Я заметила, как улыбка против моей воли расползлась по лицу, точно орава букашек. Мы прошли ещё немного, пока я не увидела своих подруг прямо напротив — но на другом конце поля. Значит, мы прошли примерно половину. Девочки, насколько я могу судить, не смотрят на нас, кажется, они продолжили играть, причём продолжили без жеребьёвки — Света вновь нацепила кофту, вновь принялась шарить руками по пространству, а две другие девчонки стали отвлекать её и сбивать.
— Конечно! Я согласна, — сказала я, повернувшись вновь к Алексею Степановичу.
— Что ж. Я рад, — ответил он с одобрительной улыбкой.
Мы прошли ещё немного в тишине. Я с напряжением ожидала, когда он заговорит со мной и что-то скажет, но он молчал, лишь изредка бросал взгляды куда-то в сторону, мимо меня.
— Это всё, чего вы хотели? — рискнула поинтересоваться я.
Учитель вдруг остановился, а я, не ожидая этого, слегка налетела на него. Отскочив, замерла тоже, с любопытством стала разглядывать его спокойное лицо.
Он немного помедлил, прежде чем рукой потянуться к моему плечу и дружески пожать его. Думаю, будь мы в другом временном промежутке, он, как истинный кавалер без задней предосудительной мысли поцеловал бы тыльную сторону моей ладони. Я невольно усмехнулась этой глупости.

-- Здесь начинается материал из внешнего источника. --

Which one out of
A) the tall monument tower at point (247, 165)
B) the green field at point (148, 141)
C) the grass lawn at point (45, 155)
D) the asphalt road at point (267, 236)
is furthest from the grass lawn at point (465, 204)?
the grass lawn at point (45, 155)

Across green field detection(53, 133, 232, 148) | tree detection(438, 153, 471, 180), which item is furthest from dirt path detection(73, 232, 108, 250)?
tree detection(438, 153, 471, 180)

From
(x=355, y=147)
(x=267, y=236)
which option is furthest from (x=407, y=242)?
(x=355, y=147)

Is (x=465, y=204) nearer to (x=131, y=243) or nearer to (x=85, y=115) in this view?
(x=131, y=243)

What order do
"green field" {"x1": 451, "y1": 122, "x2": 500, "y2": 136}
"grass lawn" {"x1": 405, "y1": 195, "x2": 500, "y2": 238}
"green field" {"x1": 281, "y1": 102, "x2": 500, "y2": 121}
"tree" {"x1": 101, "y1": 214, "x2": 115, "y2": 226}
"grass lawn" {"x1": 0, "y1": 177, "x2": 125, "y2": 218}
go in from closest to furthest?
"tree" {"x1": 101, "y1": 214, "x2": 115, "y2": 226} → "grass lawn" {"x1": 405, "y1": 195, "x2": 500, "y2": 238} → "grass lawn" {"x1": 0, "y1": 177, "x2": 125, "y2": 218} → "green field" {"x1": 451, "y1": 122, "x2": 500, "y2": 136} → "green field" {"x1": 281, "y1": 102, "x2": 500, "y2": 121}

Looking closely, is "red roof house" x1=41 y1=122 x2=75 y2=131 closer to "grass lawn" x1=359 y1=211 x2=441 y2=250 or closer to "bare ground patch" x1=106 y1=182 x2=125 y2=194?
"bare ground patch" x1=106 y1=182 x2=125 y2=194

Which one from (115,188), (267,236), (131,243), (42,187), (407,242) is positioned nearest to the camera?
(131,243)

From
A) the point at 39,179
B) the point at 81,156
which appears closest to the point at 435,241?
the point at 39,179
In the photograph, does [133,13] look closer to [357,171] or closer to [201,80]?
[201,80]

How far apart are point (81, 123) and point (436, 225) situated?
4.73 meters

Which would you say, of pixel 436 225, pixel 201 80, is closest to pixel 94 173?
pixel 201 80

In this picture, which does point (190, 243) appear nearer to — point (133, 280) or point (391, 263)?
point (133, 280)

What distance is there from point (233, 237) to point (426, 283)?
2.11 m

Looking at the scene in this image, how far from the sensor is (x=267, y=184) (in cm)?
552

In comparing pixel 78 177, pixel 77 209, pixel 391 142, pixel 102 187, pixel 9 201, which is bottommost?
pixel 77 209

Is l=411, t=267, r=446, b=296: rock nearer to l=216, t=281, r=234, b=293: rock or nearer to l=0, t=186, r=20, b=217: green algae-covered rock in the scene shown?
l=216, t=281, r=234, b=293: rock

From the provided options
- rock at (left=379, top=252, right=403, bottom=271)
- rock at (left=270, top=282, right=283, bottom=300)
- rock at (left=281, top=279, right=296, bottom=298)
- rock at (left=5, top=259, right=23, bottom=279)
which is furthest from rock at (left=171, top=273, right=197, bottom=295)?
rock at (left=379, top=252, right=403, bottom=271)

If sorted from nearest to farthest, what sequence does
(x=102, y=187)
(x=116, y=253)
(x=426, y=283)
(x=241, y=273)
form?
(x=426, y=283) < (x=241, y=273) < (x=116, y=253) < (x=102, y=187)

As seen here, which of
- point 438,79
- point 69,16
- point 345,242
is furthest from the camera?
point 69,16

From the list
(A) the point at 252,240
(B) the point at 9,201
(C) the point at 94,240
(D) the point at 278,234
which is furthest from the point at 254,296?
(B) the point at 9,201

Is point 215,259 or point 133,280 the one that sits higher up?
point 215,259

— Да, дорогая, можешь идти.
И я ухожу, чтобы никогда не вернуться.
— Дорогая? — я вздрагиваю.
Так вздрагиваю, что вместе со мной вздрагивает даже кровать вместе с ее благоухающими подушками и воздушными простынями, вместе с с одеялом я спускаюсь на пол, едва не теряя равновесия от внезапной темноты в глазах. Вылетаю из комнаты, натыкаясь взглядом на маму. Она как будто расстроена.
— Что такое? — спрашиваем мы друг у друга с почти одинаковым беспокойством.
— Что? — не понимает мама. — Я пришла узнать, чего ты притихла, не случилось ли чего?
Шутит, думаю я первые секунды. Раньше я подолгу пыталась привлечь её внимание, но она была занята, вечно игнорировала меня, или же односложно кивала, будто бы ей не хватало сил сказать мне, чтобы я сгинула.
— Я притихла? — удивляюсь я. — Я уснула, кажется.
А что мне снилось? Звери, учитель и наши бесконечные игры в жмурки, от которых уже скулы сводит.
— Я уже настолько привыкла к тому, что ты разговариваешь в своей комнате с игрушками, что твое резкое молчание сбило меня с толку, — произносит мама.
Я тянусь к маме, чтобы обнять её. Она не ожидает такого жеста с моей стороны, не притягивает меня, но и не отталкивает.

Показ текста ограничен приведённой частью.